Pensionbetreiberin unterstellte AGG-Hopping
Auch § 19 Abs. 5 S. 1 AGG, auf den sich die Beklagte berief, sah die Kammer hier nicht als einschlägig an. Danach kann der Anspruch bei einem besonderen Nähe- oder Vertrauensverhältnis ausgeschlossen sein. Doch nach dem LG steht dieser Einwand "die Natur des Übernachtungsvertrages als Massengeschäft" entgegen. Insbesondere sei nicht ausreichend, dass die Pensionsbetreiberin im selben Haus wohne.
Ebenso vereinte die Kammer eine Rechtfertigung der Benachteiligung durch sachlichen Grund (§ 20 Abs. 1 S. 2 Nr. 1 AGG). Das Gericht führte dazu aus, dass die Begründung der Ablehnung seitens der Pension der Konzeption des AGG entgegenstehe: Es "ist doch gerade Ziel des AGG, die auf der Behinderung beruhenden Erschwernisse einer Teilhabe am Zivilrechtsverkehr zu beseitigen", heißt es im Urteil. Soweit die sehbinderte Frau erklärt hatte, sie würde sich den Aufenthalt trotz der vielen zu bewältigenden Stufen durchaus zutrauen, habe die Pension hierauf insbesondere auch deshalb vertrauen müssen, weil die Frau in Begleitung einer sehenden Person war. Das AGG bezwecke schließlich auch einen "Schutz behinderter Menschen vor Bevormundung", so die Kammer.
Das LG hielt deshalb eine Entschädigung in Höhe von 1.200 Euro für angemessen.

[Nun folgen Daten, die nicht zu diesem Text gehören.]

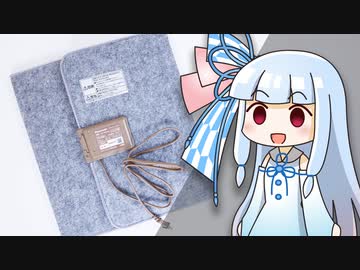 【冬に備えて】「デスクの足元」を温めたい！"パネルヒーター"を購入&amp;実用レビュー。【戦力になるのか？】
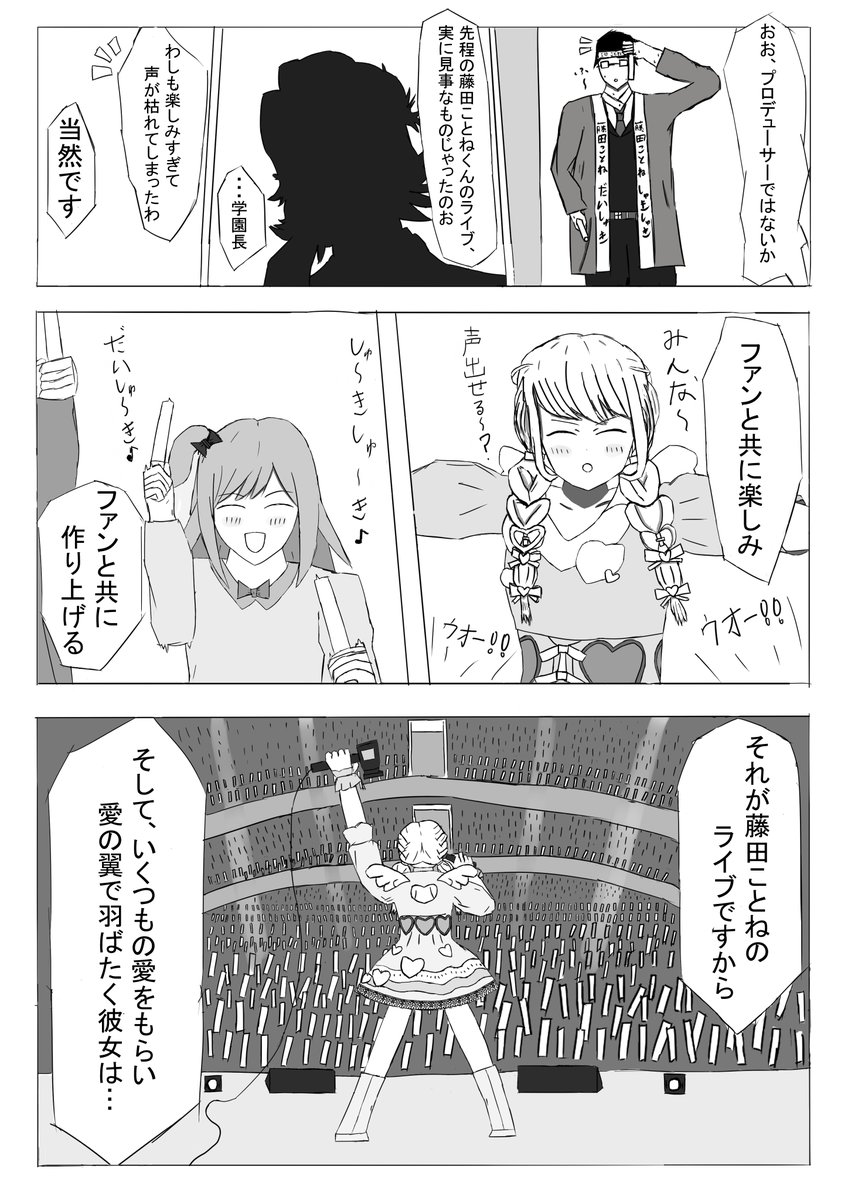 UMAOKAP's tweet photo. Xにあげ忘れてた過去絵
愛の翼
#学マス #藤田ことね https://t.co/YNHNOpeb3Q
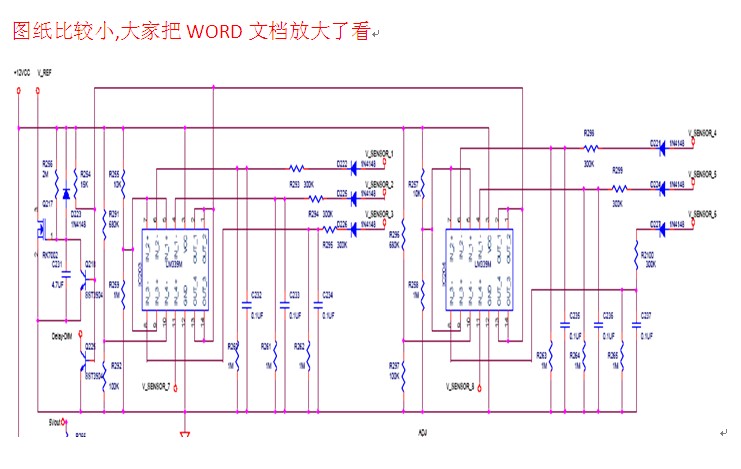 液晶屏一亮即灭故障维修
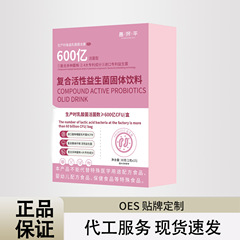 昌济平复合活性益生菌固体饮料30克厂家直销一件代发批发高质量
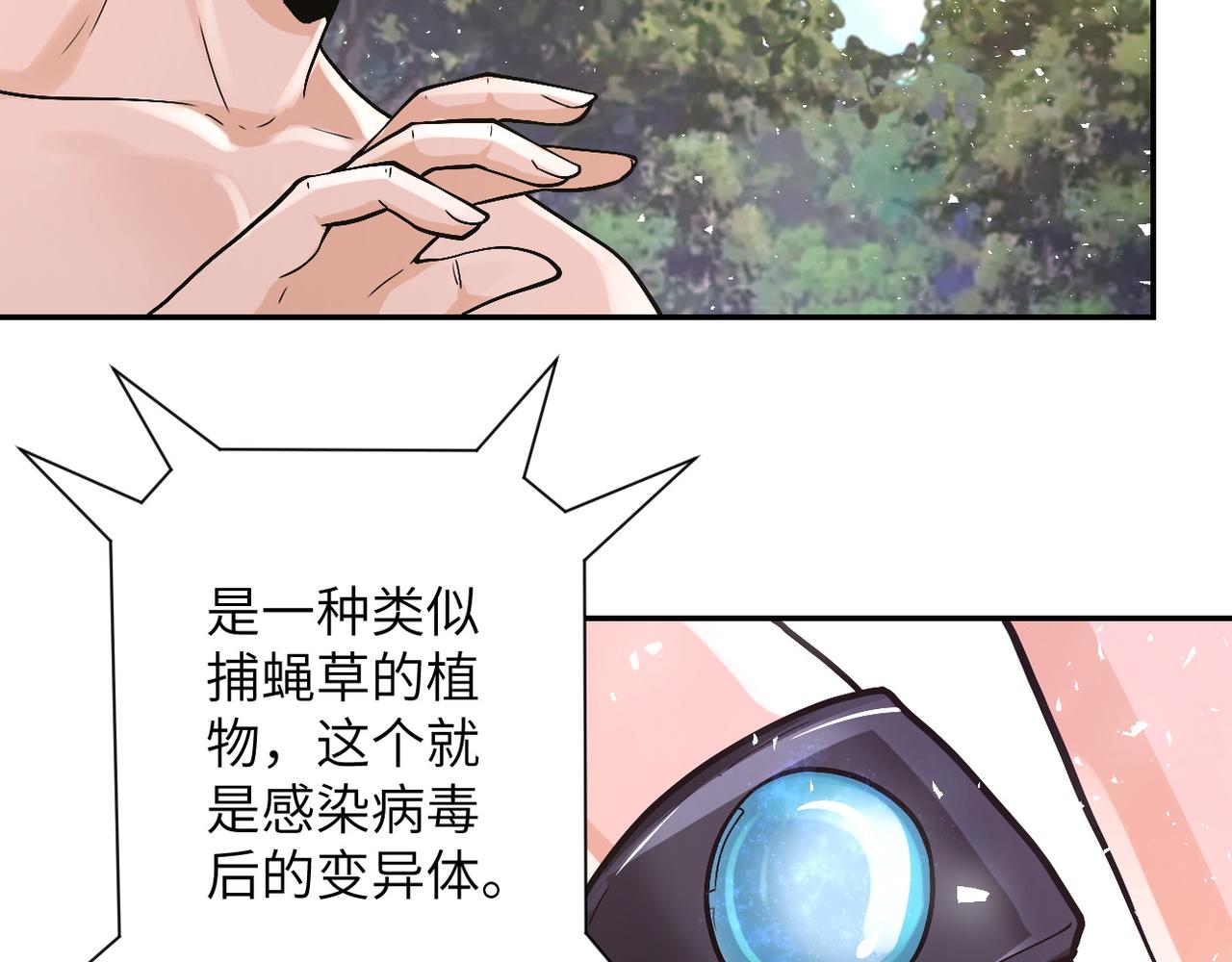 第118话 巨型三裂植物6
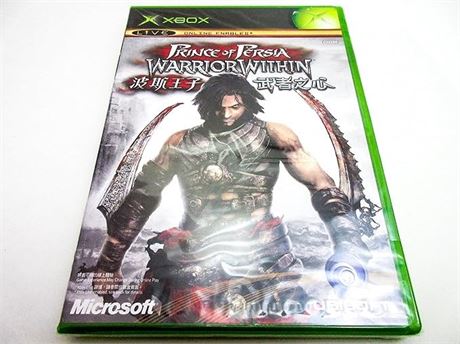 Prince of Persia 2 Warrior Within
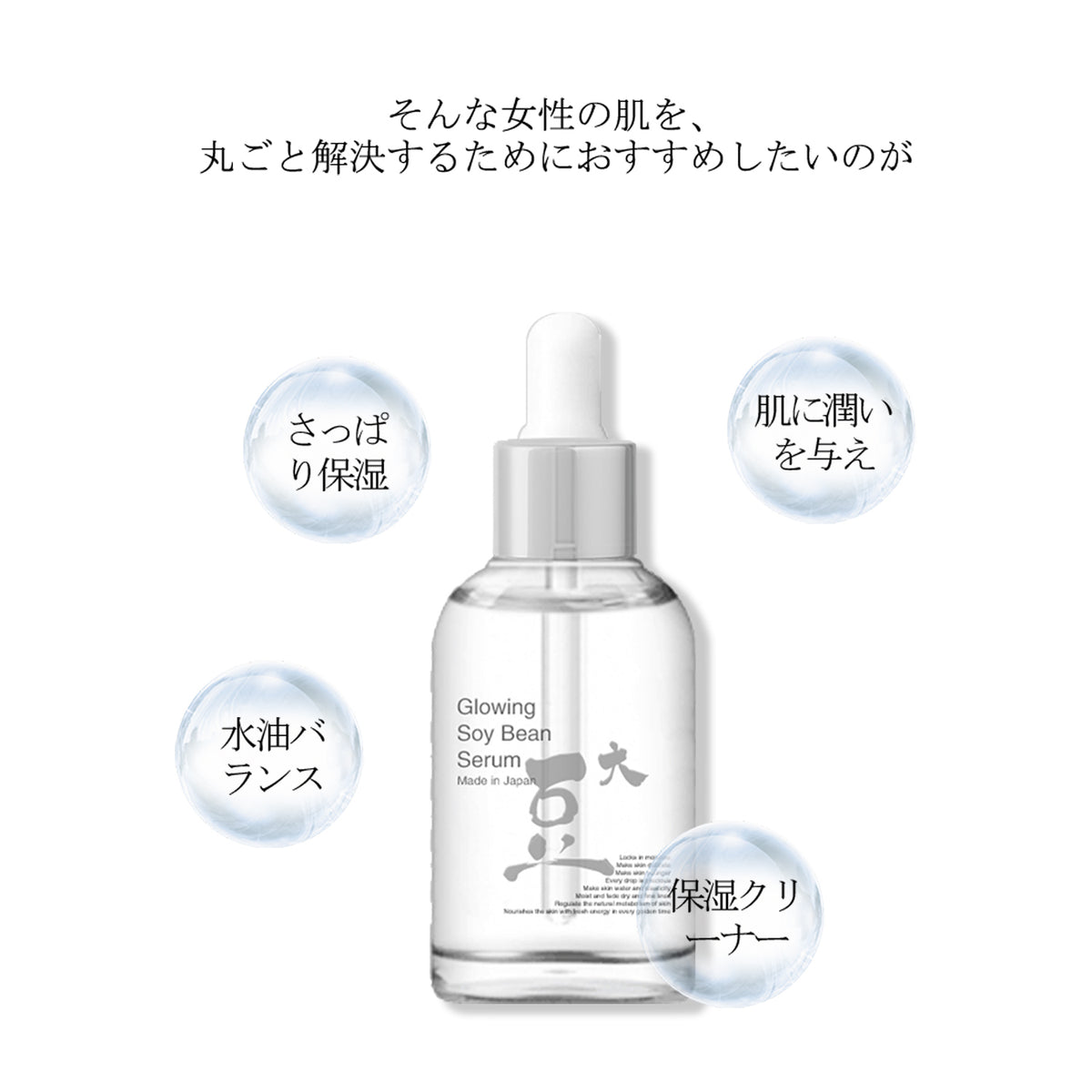 大豆 セラム 美容液 保湿【TXSA00002-B-050】 – MITOMO Japan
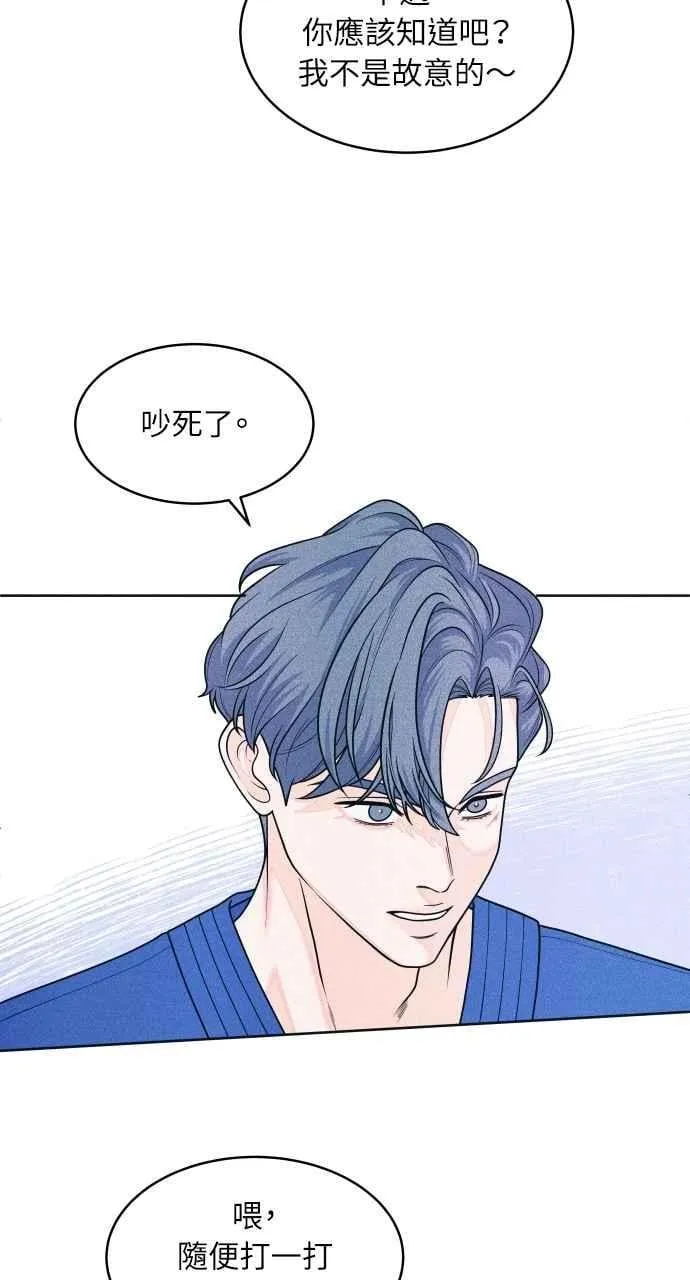 第57话 一胜 第23页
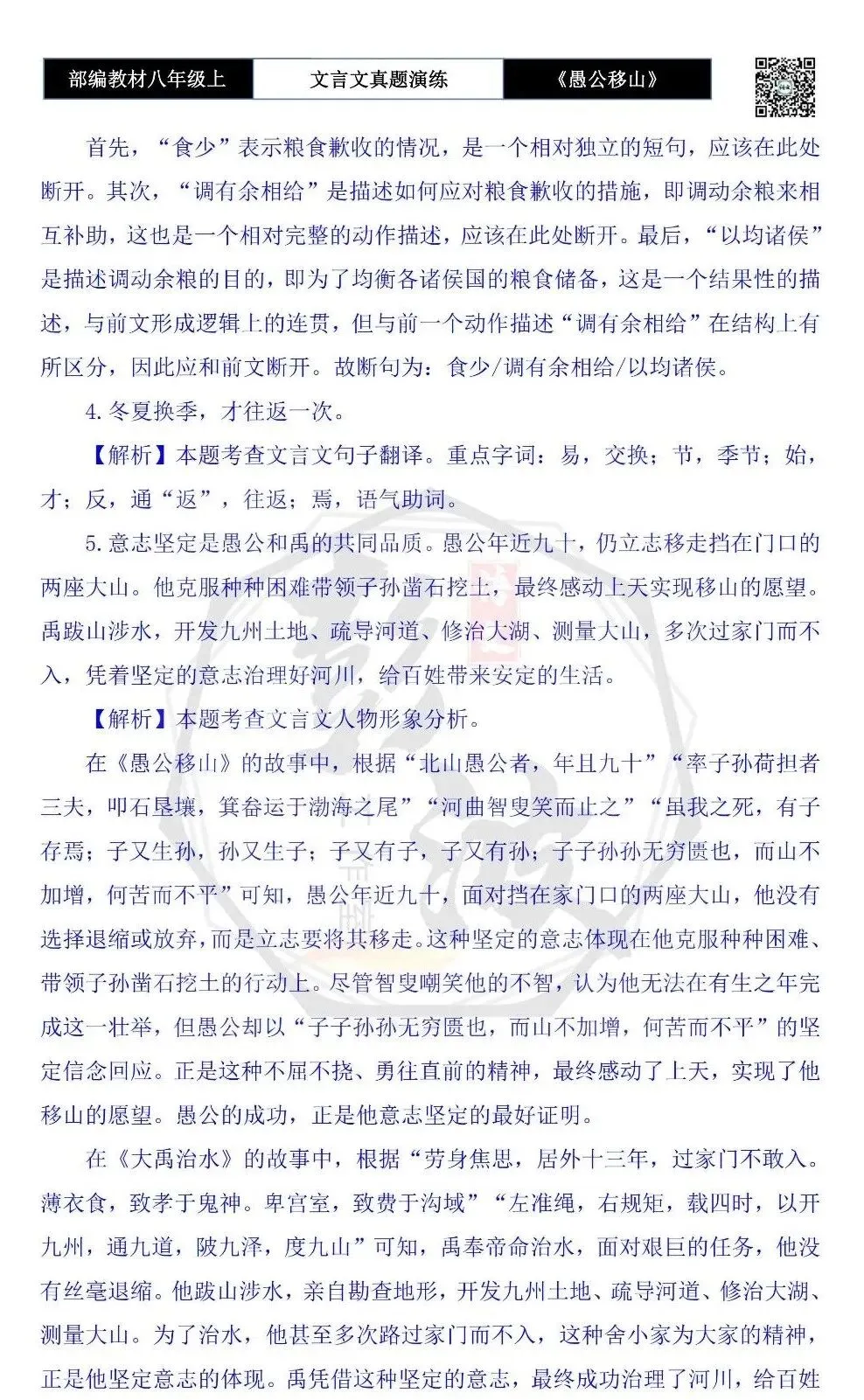 【古诗文真题演练复习】八年级上-08《愚公移山》思维导图+对比阅读(20套)(5元) 第69张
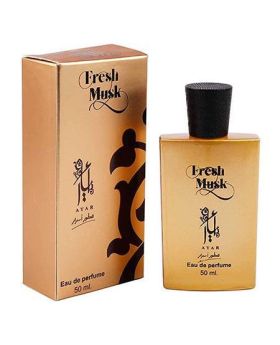Fresh Musk Eau De Parfum - 50ML - Unisex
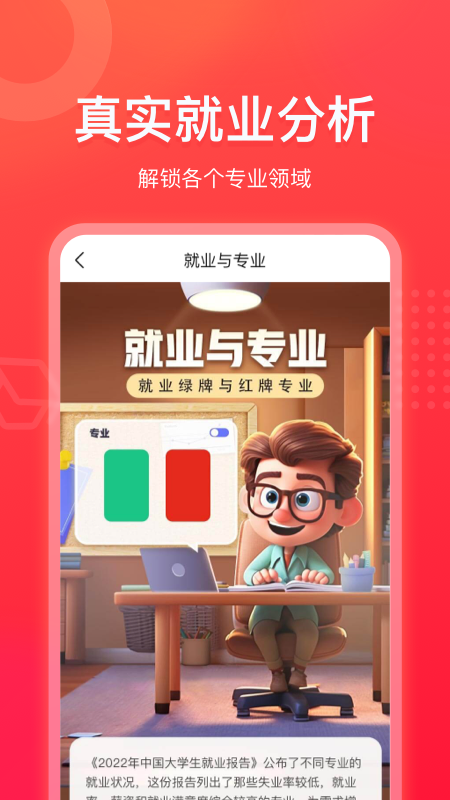作业帮领航截图4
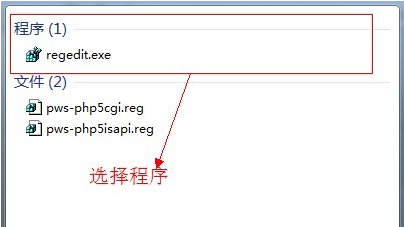 筆記本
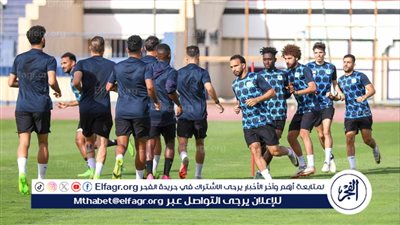 المصري يواصل تدريباته الجماعية استعدادا لمواجهة طلائع الجيش بالدوري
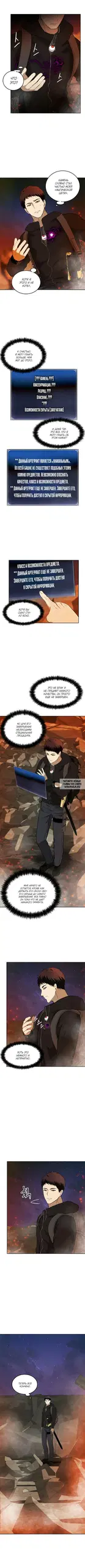 Page 7.000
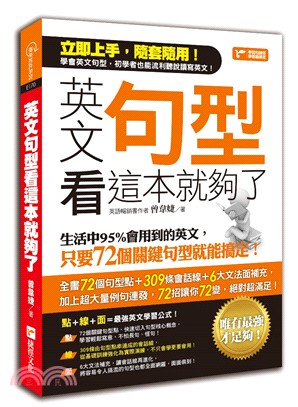 英文句型看這本就夠了：生活中95％會用到的英文，只要72個關鍵句型就能搞定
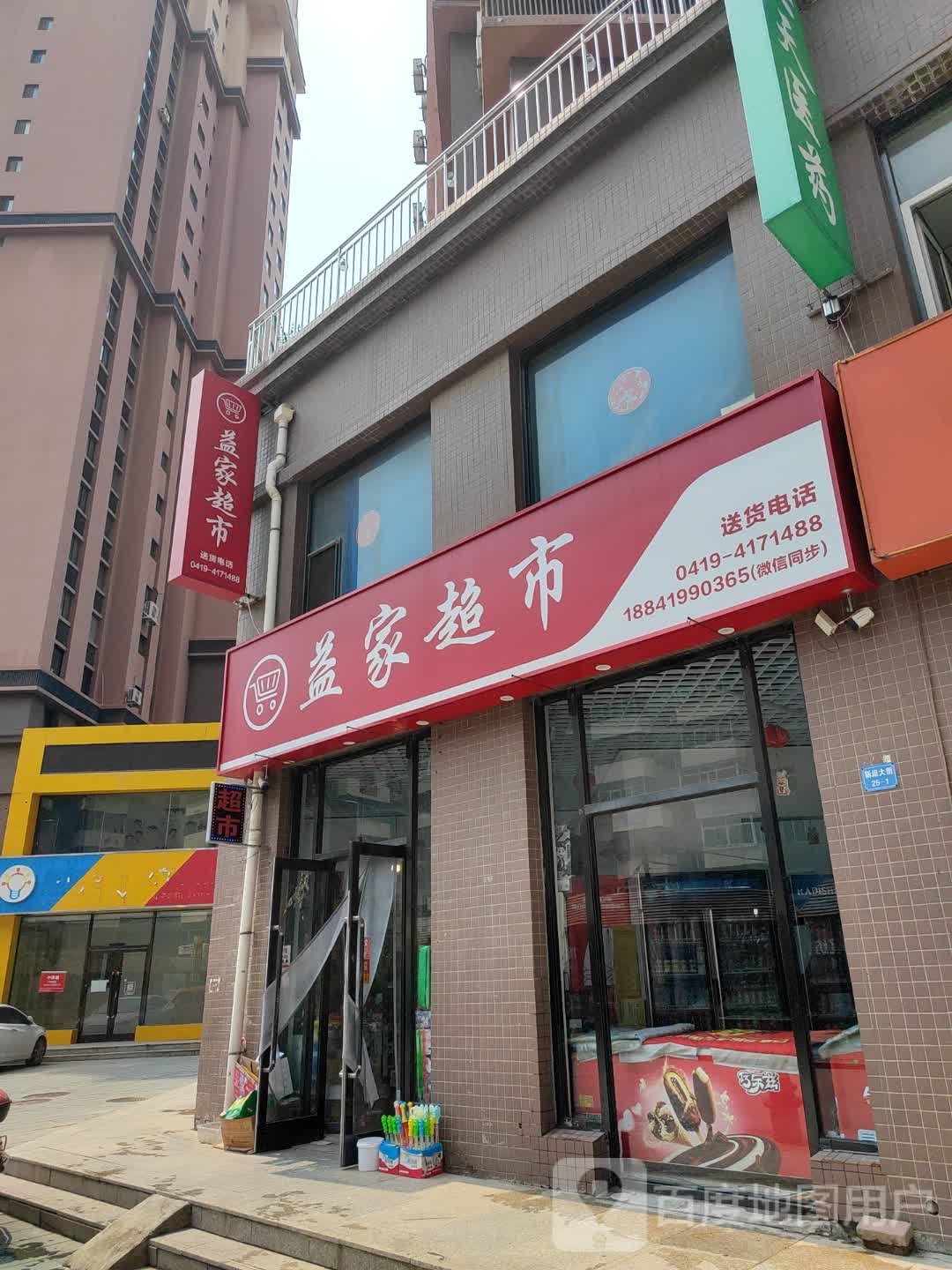 益家超市(新运大街店)
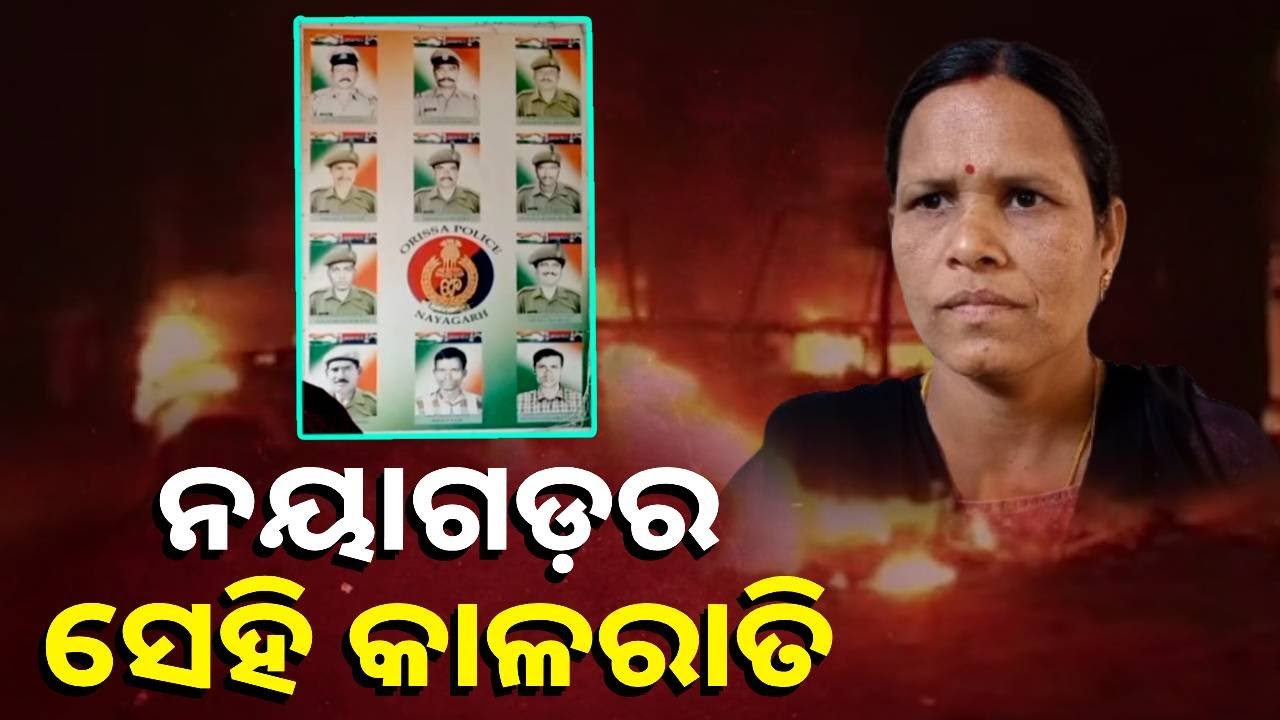 ୨୦୦୮ ଫେବୃଆରୀ ୧୫ ତାରିଖ, ମାଓବାଦୀ ଆକ୍ରମଣରେ ୧୬ ଜଣଙ୍କର ଯାଇଥିଲା ଜୀବନ
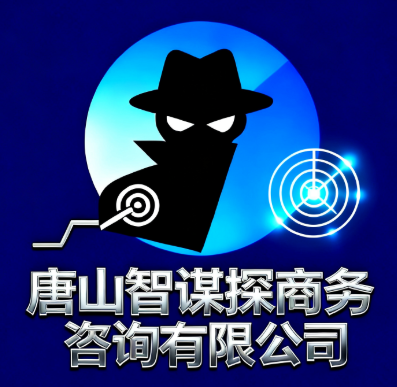 温州私家调查案例：深夜转账与仓库密会的追踪实录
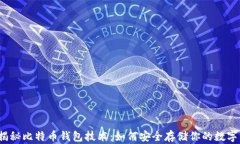 全面揭秘比特币钱包技术：如何安全存储你的数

Mit dem Verstoß gegen das Benachteiligungsverbot gehe eine Persönlichkeitsrechtsverletzung einher. Auch wertete es die Kammer zulasten der Bekalgten, dass es keinerlei Wiedergutmachungsbemühungen gegeben habe. Stattdessen sei der Klägerin noch unterstellt worden, "sie würde durch das Land reisen, um sich auf diese Weise mit anwaltlicher Unterstützung unredlich finanzielle Vorteile zu verschaffen".
Die Vorwürfe gingen laut Susette Jörk, die Rechtsanwältin der Klägerin, noch weiter. Wegen eines angeblich höheren Verletzungsrisikos infolge ihrer Blindheit nannte die Beklagte die Klägerin sowohl in der vorgerichtlichen Auseinandersetzung als auch im gerichtlichen Verfahren "hochmütig", sagte Jörk gegenüber LTO. "Entscheidungen zur rechtsmissbräuchlichen Anwendung des AGG gibt es einige, die Entscheidung des Landgerichts Meiningen zeigt, dass eine wertschätzende gegenseitige Kommunikation auch nach dem eigentlichen Diskriminierungsvorfall bedeutsam ist", so Jörk weiter.